→ TASK OBJECTIVE
Only the stretch below from the line holding "Used 2024 INFINITI" through the line holding "Restaurant, Sol Oasis Marrakech, Essaouira" should be restated, word for word and with both ends included; pictures stay out.

→ LISTED ENTRIES
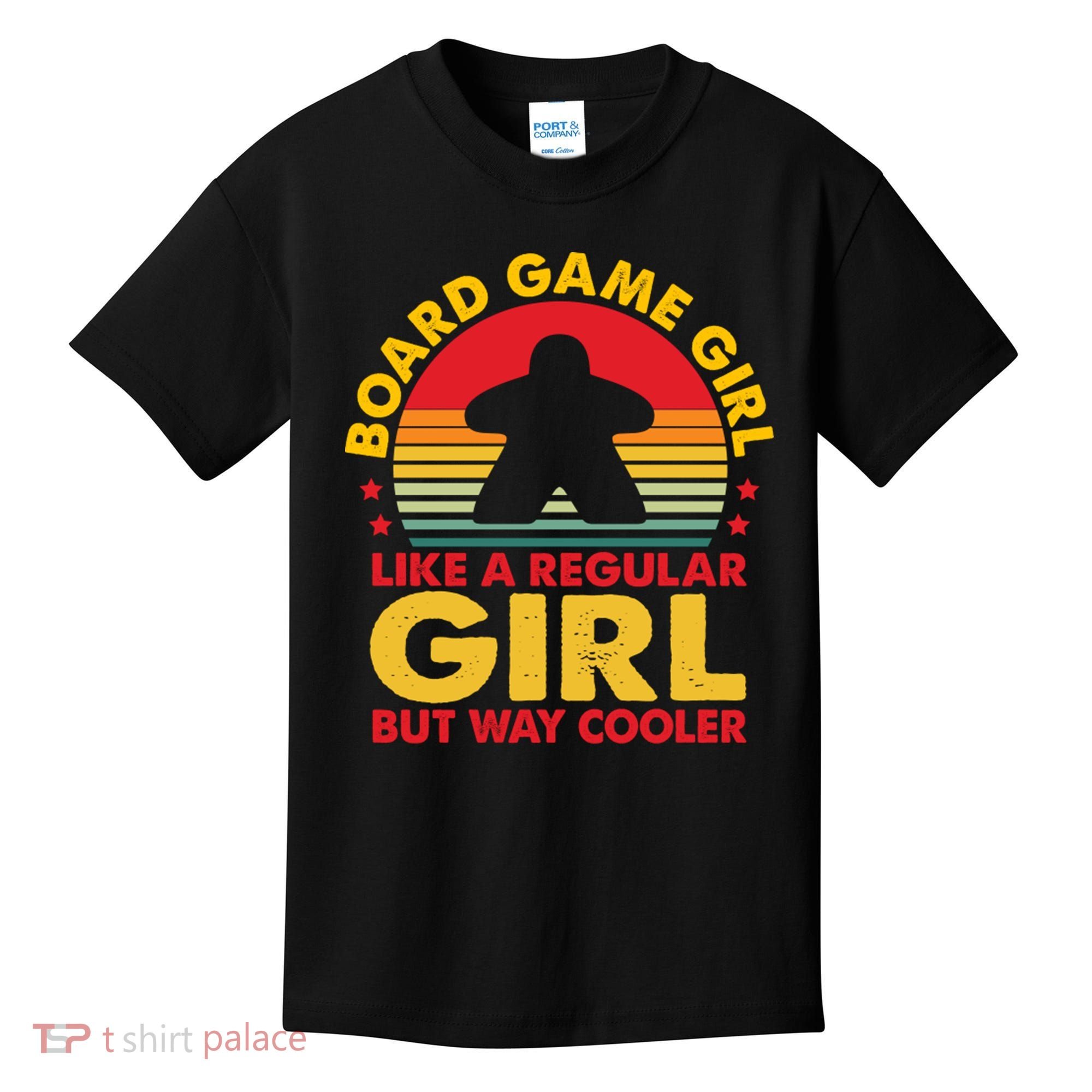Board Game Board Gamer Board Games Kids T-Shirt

==

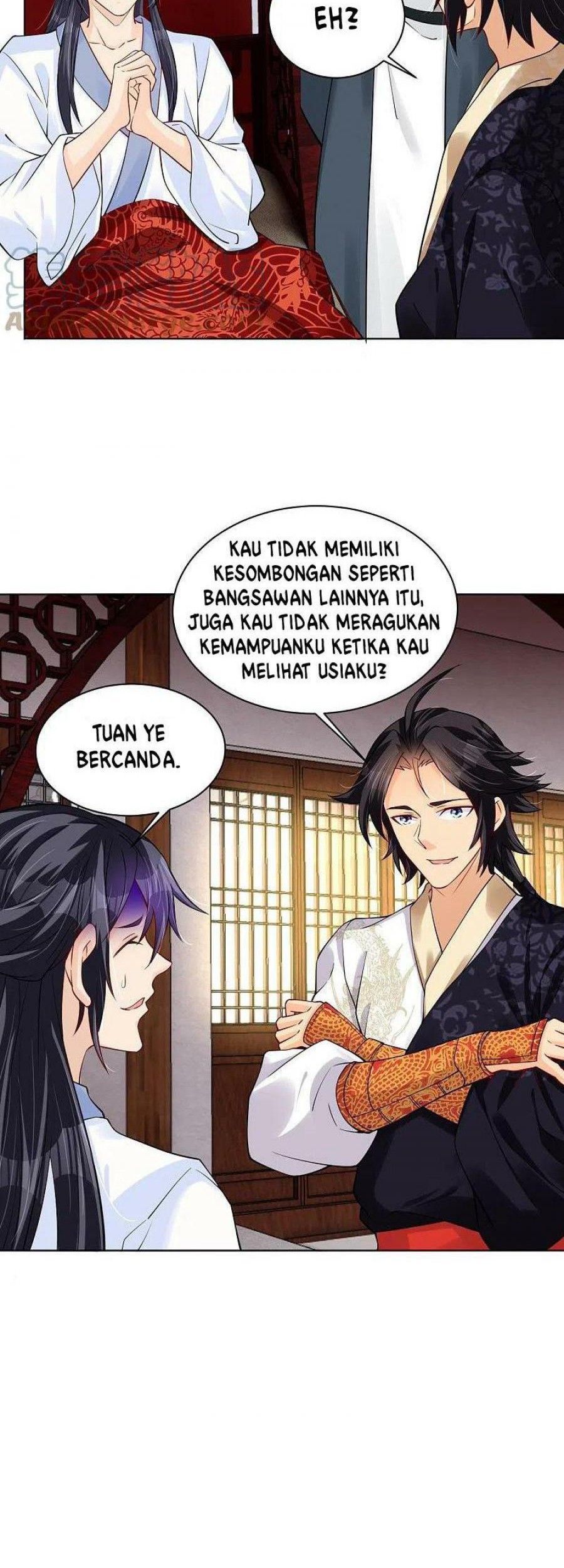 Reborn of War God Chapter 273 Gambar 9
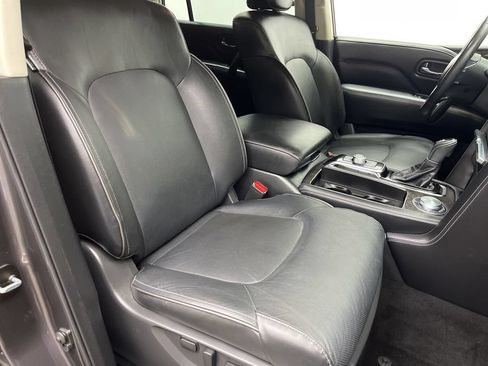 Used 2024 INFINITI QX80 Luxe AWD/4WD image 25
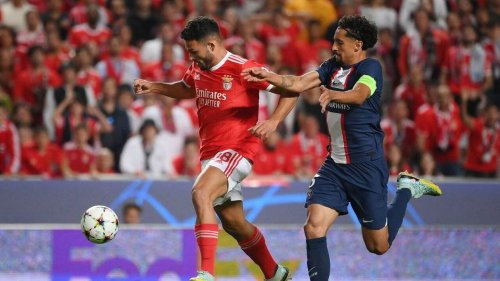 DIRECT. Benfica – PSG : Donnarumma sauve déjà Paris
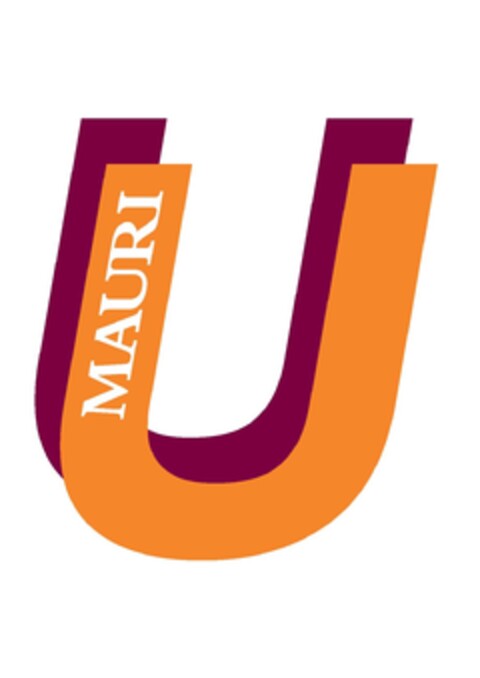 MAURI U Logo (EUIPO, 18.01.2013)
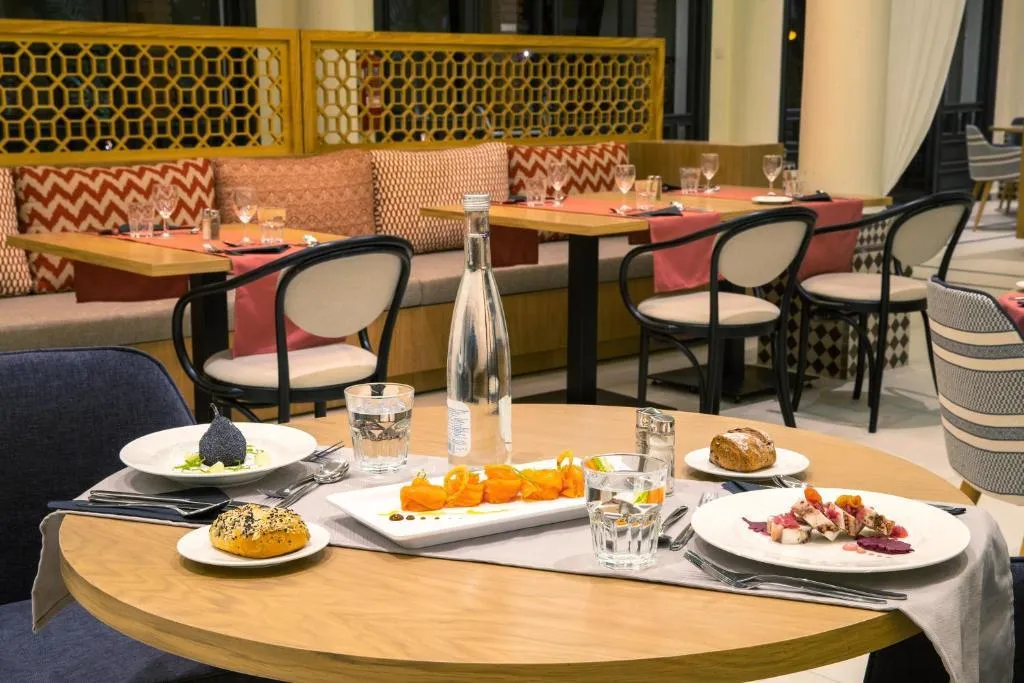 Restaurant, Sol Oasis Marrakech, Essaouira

→ TASK RESPONSE
 Used 2024 INFINITI QX80 Luxe AWD/4WD image 25
 DIRECT. Benfica – PSG : Donnarumma sauve déjà Paris
 MAURI U Logo (EUIPO, 18.01.2013)
 Restaurant, Sol Oasis Marrakech, Essaouira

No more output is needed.